On the other hand, pure-physics textbooks often present Newton's laws in a very fundamental, basic formulation where we deal only with point particles. Then "lines of action" don't really make sense, because a force acting on a point always applies at the point, and all you need to specify is the direction. Then the 3rd law always includes the fact that the forces are parallel, but the "strong form" of the 3rd law includes also that they're collinear in the sense of being also parallel to the line between the points (and therefore actually coinciding with that line as vectors, because they have no other choice, because they apply at the points). Your confusion is due to interpreting "collinear" as "same line of action", in the rigid-body framework above.

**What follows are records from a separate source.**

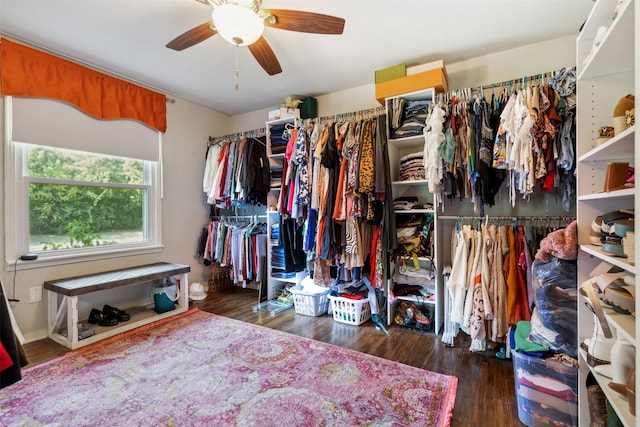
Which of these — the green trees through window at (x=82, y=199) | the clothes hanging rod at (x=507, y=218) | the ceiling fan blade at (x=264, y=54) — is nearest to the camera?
the ceiling fan blade at (x=264, y=54)

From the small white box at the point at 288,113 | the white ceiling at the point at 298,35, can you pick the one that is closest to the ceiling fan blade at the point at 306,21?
the white ceiling at the point at 298,35

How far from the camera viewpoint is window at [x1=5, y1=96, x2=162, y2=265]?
238 centimetres

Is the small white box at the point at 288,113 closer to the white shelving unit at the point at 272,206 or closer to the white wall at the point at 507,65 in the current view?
the white shelving unit at the point at 272,206

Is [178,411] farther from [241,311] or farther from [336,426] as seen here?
[241,311]

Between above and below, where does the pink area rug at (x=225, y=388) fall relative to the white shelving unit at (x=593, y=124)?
below

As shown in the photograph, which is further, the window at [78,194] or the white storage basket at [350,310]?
the white storage basket at [350,310]

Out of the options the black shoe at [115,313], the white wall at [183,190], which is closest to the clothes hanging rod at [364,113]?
the white wall at [183,190]

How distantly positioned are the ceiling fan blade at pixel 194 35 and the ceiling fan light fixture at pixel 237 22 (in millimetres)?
227

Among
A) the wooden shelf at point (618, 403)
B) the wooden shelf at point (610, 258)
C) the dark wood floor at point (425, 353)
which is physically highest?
the wooden shelf at point (610, 258)

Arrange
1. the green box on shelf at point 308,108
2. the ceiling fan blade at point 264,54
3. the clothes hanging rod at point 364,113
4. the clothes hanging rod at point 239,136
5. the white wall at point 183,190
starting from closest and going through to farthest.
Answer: the ceiling fan blade at point 264,54
the clothes hanging rod at point 364,113
the white wall at point 183,190
the green box on shelf at point 308,108
the clothes hanging rod at point 239,136

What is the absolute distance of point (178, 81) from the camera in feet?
10.2

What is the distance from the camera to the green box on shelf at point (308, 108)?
3.36 metres

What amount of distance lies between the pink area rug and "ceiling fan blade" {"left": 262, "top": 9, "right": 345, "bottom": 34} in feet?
6.84

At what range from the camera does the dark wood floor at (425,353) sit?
157cm
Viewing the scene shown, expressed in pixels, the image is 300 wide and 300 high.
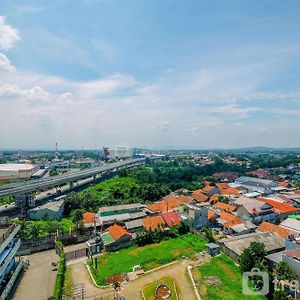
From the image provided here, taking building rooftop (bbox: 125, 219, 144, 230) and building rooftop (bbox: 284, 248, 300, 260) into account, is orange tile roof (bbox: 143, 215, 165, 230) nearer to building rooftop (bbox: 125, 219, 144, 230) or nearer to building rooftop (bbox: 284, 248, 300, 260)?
building rooftop (bbox: 125, 219, 144, 230)

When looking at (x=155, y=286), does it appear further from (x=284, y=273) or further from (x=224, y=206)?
(x=224, y=206)

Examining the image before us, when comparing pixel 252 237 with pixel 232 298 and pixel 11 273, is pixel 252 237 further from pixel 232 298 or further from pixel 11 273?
pixel 11 273

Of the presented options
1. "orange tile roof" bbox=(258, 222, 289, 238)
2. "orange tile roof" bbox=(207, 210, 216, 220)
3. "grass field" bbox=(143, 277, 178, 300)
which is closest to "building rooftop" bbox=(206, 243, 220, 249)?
"grass field" bbox=(143, 277, 178, 300)

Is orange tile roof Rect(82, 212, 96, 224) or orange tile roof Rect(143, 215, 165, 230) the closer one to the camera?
orange tile roof Rect(143, 215, 165, 230)

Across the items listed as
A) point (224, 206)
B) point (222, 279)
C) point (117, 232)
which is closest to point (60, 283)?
point (117, 232)

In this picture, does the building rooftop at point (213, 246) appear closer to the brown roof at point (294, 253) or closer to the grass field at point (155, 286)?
the grass field at point (155, 286)

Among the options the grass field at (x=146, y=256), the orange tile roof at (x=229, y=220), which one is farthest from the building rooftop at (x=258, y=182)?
the grass field at (x=146, y=256)
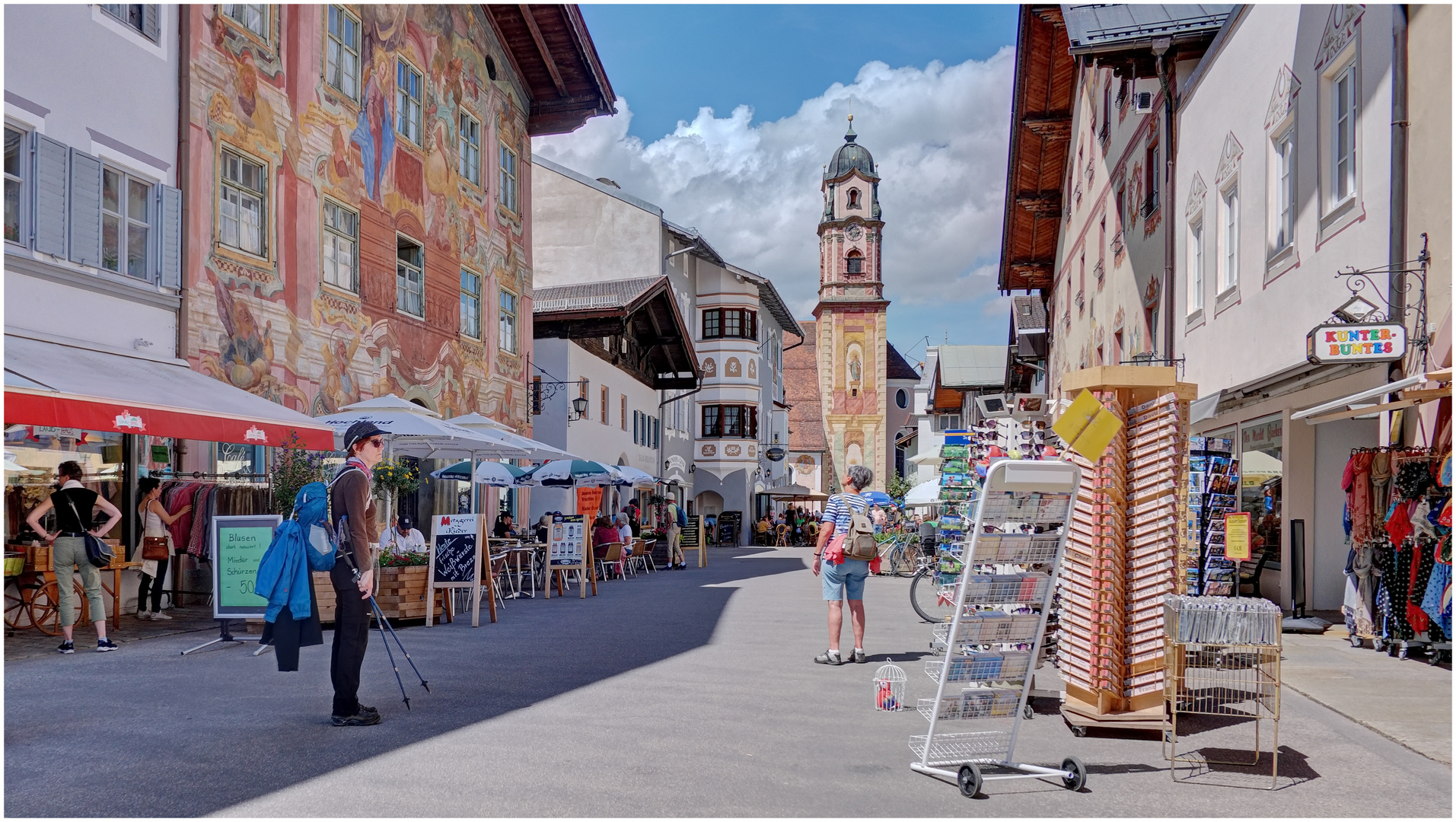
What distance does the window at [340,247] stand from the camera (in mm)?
18031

But in this point-particle framework, "collinear" is used to distinguish between forces that coincide with the line between the particles, and forces that don't (but are still parallel), and it's misleading to talk about "lines of action".

To sum up:

  • Talking about forces between rigid bodies -- lines of action -- 3rd law implies that contact forces act on the same line of action, but it's not usually called "collinearity" (although technically correct)
  • Talking about forces between point particles -- no "lines of action" -- 3rd law in weak form doesn't include collinearity, in strong form does, and the part to emphasize about it is the fact that the forces coincide with the line between the particles (that fact will make their contribution to angular momentum, and not only momentum, vanish).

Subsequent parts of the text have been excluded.